Manfred shrugs. “You tell me. Conservativism?”
Gianni closes the book and puts it back on the shelf. “Markets afford their participants the illusion of free will, my friend. You will find that human beings do not like being forced into doing something, even if it is in their best interests. Of necessity, a command economy must be coercive – it does, after all, command.”
We cling to our concept of free will like blood. Declaring one is without free will is akin to admitting you don’t have a sense of humour, it is effectively saying you aren’t human. For what are we without free will – robots; actors; performing monkeys?

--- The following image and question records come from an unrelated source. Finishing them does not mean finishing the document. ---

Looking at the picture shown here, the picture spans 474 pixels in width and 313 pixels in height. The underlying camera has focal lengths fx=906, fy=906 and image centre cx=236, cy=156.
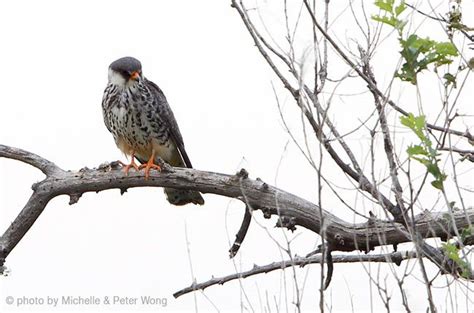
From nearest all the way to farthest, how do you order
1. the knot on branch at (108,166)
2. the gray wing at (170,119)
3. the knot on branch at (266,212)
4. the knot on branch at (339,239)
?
the knot on branch at (339,239) → the knot on branch at (266,212) → the knot on branch at (108,166) → the gray wing at (170,119)

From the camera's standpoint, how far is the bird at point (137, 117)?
5953 mm

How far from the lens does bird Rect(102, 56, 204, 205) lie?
5953mm

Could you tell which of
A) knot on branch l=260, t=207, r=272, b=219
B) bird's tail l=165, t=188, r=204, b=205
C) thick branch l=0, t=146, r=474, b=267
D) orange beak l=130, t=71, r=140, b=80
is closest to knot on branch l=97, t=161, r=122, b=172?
thick branch l=0, t=146, r=474, b=267

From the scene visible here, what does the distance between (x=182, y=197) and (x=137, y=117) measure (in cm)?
61

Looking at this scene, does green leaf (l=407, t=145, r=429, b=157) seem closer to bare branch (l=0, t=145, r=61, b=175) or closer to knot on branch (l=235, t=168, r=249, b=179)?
knot on branch (l=235, t=168, r=249, b=179)

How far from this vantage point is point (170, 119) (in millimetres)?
6145

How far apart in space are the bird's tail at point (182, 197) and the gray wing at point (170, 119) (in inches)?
9.9

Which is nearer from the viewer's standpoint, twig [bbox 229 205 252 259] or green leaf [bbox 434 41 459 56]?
green leaf [bbox 434 41 459 56]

Philosophy has wrestled with free will vs determinism for as long as there has been philosophy. In more recent times science has pitched in on the debate too. Physiologist Ben Libet, who died in 2007, conducted a number of experiments in the 1970s on the timing of neural events. His measurements demonstrated that when the decision to perform an action is made, the beginnings of the action occur before the corresponding activity in the consciousness centre of the brain. These findings seem to suggest that the conscious mind, the area we regard as our decision making centre, is actually nothing of the the sort. It is subconscious processes that make all our decisions; the only role of the consciousness is to retrospectively justify these decisions to ourselves.
Our sense of free will, if Libet’s experiments are to be believed, is nothing more than an illusion. It is just another bi-product of our massively over-sized brains. The Einstein-Podolsky-Rosen paradox in quantum mechanics seems to back up this conclusion, I burbled excitedly about this realisation in a post two years ago. But even if we had something more accessible than conceptual psychology or quantum mechanics to prove this point, would we ever be able to accept it?
My answer: who gives a toss? We are certainly the only animal who believes in, or cares about such a concept. The dog I questioned on the matter was very clearly disinterested in the subject, and I suspect his may be the right attitude. Does it really matter whether we have free will, or only the illusion of it? Our actions will still be the same either way. Whether we have a strong grip upon the rudder of destiny, or we are just socks thrown around in the washing machine of chance, our lives will still be the same – messy, chaotic and surprising.
Believing in free will is akin to believing in God. We are welcome to do so, but it’s probably ever-so-slightly nutty of us. If the concept makes us feel better about ourselves, and we can pretend we are more important than all the other bundles of matter in the cosmos, it doesn’t cost us anything, and it doesn’t do us any harm, does it?
Um, yes, I think it probably does do a lot of harm. But that’s another post.